Suppose we have
data Nat = Z | S Nat
type Vec :: Nat -> Type -> Type
data Vec n a where
Nil :: Vec Z a
(:::) :: Vec n a -> Vec (S n) a
infixr 4 :::
deriving instance Foldable (Vec n)
The non-dependent (strict) left fold can of course be defined using the non-dependent right fold, in the usual way:
foldlv' :: forall n a b. (b -> a -> b) -> b -> Vec n a -> b
foldlv' f b as = foldr go id as b
where
go :: a -> (b -> b) -> b -> b
go a r !b = r (f b a)
But what about the dependent left fold? Can we define it in terms of the dependent right fold?

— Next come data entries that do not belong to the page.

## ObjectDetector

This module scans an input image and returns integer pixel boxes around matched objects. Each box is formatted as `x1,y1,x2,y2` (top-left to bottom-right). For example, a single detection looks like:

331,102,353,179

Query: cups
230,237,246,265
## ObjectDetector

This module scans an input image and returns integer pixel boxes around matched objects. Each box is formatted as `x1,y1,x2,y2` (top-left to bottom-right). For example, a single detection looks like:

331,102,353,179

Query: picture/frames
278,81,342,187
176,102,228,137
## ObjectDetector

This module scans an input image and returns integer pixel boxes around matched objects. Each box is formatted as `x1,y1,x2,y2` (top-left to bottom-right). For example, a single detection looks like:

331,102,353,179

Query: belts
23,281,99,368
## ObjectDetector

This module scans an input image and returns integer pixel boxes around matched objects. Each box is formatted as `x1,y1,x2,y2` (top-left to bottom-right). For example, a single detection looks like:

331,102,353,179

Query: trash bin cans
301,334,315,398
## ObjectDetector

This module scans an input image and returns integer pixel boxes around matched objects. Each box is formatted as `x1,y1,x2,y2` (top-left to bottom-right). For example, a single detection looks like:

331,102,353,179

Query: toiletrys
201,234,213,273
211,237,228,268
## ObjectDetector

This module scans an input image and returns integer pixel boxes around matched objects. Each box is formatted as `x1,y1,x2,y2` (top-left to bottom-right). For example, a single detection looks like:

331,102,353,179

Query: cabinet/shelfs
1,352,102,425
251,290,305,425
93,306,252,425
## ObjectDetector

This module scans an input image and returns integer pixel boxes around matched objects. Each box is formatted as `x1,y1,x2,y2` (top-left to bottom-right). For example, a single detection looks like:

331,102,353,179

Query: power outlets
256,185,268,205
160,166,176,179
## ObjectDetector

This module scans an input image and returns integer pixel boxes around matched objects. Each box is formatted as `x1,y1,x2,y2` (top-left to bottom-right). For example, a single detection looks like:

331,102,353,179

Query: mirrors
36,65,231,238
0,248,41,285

Here's the dependent right fold:
dfoldr :: forall n a f. (forall m. a -> f m -> f (S m)) -> f Z -> Vec n a -> f n
dfoldr c n = go where
go :: Vec m a -> f m
go Nil = n
go (x ::: xs) = c x (go xs)
And here's the dependent left fold we want, operationally (stolen from the vec package):
dfoldl' :: forall n a f. (forall m. f m -> a -> f ('S m))-> f 'Z -> Vec n a -> f n
dfoldl' _ !n Nil = n
dfoldl' c !n (x ::: xs) = unwrapSucc (dfoldl' c' (WrapSucc (c n x)) xs)
where
c' :: forall m. WrappedSucc f m -> a -> WrappedSucc f ('S m)
c' = coerce (c :: f ('S m) -> a -> f ('S ('S m)))
newtype WrappedSucc f n = WrapSucc { unwrapSucc :: f ('S n) }
So far, I haven't been able to figure out a suitable approach myself. Is it possible? I have the feeling I've asked about this before, and that someone showed me a way (possibly in Haskell; possibly in Agda) but I can't work it out. It's possible that I'm thinking of this vaguely related question.
Here's an Agda version which I think is the simplest; it doesn't rely on subtraction but it does rely on properties of addition.
open import Relation.Binary.PropositionalEquality
renaming (trans to infixr 5 _◼_; sym to infix 6 _⁻¹; subst to tr)
open import Data.Nat
open import Data.Nat.Properties
open import Data.Vec hiding (foldr; foldl)
open import Function
foldr : {A : Set}(B : ℕ → Set) → (∀ n → A → B n → B (suc n)) → B zero → ∀ {n} → Vec A n → B n
foldr B f b [] = b
foldr B f b (_∷_ {n} a as) = f n a (foldr B f b as)
foldl : {A : Set}(B : ℕ → Set) → (∀ n → B n → A → B (suc n)) → B zero → ∀ {n} → Vec A n → B n
foldl {A} B f b {n} as =
foldr {A} (λ m → ∀ k → k + m ≡ n → B k → B n)
(λ m a hyp k p b → hyp (suc k) (+-suc k m ⁻¹ ◼ p) (f k b a))
(λ k p b → tr B (+-identityʳ k ⁻¹ ◼ p) b)
as 0 refl b